In 2015 she joined a collective of Fijian artists and curators called The Veiqia Project, a collective of Fijian artists and researchers based in Aotearoa New Zealand, Hawai’i and Australia. The collective explores veiqia through workshops and the examination of museum collections. Other members of the collective included: curators Tarisi Vunidilo and Ema Tavola; artists, Dulcie Stewart, Donita Hulme, Margaret Aull, and Luisa Tora. The group's works were exhibited at the St Paul Street Art Gallery in 2016. Initially envisaged as a nine-month long project, the collective continued its investigations, which included travel to Fiji to interview women who remembered the veiqia of their grandmothers, as well as a multimedia exhibition in 2021 entitled iLakolako ni weniqia: a Veiqia Project Exhibition. Veiqia was banned under British colonial rule and the last records of women receiving it date to the 1920s and 1930s. The collective all have been marked with veiqia by artist Julia Mage’au Gray, including Monolagi, who produced work based on her markings for the 2019 exhibition Names Held in Our Mouths at Te Uru Waitākere Contemporary Gallery.

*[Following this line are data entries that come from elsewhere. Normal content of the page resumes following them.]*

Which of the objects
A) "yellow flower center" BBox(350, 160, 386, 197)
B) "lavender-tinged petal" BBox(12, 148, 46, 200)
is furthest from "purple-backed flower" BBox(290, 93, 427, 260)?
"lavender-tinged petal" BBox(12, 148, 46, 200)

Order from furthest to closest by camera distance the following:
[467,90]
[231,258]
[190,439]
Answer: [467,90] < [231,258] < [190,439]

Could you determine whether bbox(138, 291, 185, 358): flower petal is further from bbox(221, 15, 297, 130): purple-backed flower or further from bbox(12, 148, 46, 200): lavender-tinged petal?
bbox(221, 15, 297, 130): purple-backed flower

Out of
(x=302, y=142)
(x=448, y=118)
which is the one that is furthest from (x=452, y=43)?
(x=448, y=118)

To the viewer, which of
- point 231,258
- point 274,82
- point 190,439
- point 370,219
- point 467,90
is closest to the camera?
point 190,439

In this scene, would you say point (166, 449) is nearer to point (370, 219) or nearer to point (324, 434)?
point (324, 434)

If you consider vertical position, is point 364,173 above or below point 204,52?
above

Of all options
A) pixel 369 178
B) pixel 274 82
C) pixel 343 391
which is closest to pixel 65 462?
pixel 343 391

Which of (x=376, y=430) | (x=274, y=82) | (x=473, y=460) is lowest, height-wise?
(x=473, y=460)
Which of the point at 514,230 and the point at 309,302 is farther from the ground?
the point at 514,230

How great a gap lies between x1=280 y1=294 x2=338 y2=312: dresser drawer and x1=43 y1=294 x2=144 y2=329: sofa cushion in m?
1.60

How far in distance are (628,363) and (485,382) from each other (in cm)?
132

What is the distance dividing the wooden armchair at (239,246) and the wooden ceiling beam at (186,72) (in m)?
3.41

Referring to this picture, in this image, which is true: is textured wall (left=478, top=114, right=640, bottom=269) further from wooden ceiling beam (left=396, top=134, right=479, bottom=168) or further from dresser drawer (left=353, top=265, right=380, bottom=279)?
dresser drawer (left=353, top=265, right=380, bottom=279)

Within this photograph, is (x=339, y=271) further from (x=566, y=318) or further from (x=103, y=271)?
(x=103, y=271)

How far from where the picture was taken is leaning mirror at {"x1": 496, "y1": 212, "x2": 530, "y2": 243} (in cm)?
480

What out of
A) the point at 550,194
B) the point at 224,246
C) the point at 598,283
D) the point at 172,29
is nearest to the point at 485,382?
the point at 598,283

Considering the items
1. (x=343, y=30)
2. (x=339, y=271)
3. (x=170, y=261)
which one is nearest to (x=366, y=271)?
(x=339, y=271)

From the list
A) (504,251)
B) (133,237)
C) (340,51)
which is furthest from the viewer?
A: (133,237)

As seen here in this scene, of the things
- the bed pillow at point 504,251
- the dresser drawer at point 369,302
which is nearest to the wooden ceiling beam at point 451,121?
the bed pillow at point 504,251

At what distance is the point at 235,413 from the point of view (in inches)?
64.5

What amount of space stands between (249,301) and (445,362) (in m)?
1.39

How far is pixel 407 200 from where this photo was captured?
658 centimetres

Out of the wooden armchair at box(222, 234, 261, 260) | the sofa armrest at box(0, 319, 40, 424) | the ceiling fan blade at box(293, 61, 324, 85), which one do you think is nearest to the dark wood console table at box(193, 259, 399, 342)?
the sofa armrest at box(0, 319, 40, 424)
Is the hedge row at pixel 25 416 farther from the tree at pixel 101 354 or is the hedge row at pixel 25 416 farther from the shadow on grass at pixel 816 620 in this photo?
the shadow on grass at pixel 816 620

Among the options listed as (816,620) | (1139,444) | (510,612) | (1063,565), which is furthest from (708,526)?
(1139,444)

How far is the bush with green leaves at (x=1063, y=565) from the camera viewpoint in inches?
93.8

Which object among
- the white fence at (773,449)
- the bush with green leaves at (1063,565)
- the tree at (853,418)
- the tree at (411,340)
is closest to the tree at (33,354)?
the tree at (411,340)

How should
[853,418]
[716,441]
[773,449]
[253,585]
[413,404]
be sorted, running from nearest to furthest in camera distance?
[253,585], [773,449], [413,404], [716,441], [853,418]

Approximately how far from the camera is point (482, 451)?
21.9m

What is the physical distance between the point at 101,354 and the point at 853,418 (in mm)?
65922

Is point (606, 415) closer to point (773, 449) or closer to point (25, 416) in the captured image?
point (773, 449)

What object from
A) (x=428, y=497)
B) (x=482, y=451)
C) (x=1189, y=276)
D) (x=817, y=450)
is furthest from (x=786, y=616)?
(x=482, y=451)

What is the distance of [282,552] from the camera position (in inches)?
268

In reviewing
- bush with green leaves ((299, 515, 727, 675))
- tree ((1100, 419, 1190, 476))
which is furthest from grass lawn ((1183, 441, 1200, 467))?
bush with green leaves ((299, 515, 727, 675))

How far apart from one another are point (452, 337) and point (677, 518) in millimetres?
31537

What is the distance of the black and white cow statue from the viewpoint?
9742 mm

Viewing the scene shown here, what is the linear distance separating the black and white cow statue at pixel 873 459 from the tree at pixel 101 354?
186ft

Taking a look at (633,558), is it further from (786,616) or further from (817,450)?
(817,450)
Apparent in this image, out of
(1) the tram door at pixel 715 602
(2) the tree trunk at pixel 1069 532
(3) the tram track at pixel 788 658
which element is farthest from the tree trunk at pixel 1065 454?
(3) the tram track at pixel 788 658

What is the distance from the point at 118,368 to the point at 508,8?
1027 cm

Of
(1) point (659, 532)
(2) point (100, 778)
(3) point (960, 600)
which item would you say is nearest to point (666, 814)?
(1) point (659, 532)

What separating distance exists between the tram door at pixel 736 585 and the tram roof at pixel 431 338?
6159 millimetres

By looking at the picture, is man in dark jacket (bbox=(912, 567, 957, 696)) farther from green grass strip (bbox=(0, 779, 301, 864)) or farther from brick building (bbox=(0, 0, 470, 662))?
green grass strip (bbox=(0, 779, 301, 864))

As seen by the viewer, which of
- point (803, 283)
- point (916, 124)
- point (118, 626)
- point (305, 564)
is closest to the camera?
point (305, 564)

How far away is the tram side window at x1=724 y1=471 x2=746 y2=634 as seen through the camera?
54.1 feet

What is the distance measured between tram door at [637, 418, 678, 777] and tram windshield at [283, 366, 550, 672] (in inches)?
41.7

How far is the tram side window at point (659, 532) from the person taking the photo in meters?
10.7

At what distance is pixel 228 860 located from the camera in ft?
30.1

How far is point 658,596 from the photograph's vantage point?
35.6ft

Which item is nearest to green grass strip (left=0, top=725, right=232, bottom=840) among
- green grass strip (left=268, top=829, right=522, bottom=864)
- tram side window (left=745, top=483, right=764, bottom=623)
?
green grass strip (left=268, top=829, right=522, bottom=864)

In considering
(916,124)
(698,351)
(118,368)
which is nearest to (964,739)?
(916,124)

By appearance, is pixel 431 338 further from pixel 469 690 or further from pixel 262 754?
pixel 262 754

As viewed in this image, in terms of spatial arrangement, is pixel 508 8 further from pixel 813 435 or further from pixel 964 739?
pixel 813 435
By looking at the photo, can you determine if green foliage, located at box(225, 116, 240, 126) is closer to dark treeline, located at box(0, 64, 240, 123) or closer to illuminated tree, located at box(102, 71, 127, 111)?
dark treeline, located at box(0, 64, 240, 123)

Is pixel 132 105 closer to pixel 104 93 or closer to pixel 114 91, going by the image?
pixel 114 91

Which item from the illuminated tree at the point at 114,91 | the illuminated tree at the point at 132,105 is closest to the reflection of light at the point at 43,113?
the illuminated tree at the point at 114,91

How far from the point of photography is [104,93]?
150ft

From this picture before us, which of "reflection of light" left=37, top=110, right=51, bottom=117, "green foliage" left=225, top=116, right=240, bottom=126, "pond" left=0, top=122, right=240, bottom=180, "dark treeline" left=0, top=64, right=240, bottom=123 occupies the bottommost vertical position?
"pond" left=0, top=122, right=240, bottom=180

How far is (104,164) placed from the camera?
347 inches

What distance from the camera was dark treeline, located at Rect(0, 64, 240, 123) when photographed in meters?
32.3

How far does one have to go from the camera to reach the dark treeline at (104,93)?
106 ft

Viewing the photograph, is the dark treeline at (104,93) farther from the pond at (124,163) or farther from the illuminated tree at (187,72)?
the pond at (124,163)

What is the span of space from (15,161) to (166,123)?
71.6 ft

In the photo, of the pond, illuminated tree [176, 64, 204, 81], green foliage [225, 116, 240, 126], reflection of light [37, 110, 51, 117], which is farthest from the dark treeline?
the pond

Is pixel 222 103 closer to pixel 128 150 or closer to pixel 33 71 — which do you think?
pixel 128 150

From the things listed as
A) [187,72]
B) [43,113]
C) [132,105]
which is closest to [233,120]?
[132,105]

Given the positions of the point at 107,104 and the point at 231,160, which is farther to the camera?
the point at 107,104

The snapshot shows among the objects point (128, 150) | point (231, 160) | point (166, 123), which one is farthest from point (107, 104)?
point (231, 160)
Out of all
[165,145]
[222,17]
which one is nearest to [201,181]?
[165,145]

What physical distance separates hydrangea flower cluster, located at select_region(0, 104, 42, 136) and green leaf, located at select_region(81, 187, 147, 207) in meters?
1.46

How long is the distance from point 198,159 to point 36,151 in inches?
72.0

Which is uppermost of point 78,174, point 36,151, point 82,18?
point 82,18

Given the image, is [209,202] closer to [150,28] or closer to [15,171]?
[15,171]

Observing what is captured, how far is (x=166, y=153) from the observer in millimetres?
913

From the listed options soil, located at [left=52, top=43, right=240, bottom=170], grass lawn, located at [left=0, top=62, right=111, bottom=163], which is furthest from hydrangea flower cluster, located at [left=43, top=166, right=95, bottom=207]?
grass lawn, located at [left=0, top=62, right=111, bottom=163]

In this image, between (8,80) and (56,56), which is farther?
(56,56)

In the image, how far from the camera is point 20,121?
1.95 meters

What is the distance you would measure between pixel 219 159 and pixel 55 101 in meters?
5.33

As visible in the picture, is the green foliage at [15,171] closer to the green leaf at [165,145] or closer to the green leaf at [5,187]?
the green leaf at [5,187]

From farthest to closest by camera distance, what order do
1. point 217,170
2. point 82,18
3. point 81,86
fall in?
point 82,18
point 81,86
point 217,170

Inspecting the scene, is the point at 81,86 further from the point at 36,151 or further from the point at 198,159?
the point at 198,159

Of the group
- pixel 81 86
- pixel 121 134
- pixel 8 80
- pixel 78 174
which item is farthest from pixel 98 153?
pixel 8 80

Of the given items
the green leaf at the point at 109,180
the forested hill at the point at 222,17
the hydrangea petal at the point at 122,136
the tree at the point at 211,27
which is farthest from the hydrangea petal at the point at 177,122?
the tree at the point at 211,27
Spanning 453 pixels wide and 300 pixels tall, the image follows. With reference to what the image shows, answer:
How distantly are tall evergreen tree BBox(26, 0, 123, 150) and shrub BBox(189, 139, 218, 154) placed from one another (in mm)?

The Veiqia Project including Monolagi opened a multimedia show iLakolako ni weniqia: a Veiqia Project Exhibition at The Physics Room, Christchurch in September 2021.

Joana Monolagi is part of a research project titled The Ulumate Project: Sacredness of Human Hair with Daren Kamali and Ole Maiava. The research investigates the iTaukei / Fijian custom of wig ceremonies in times of mourning. Monolagi recreated a wig from the hair of Kamali, and the three of them presented and talked about their project over 2022.

== Awards ==
In 2015 she was recognised with the Creative NZ Pacific Heritage Art Award.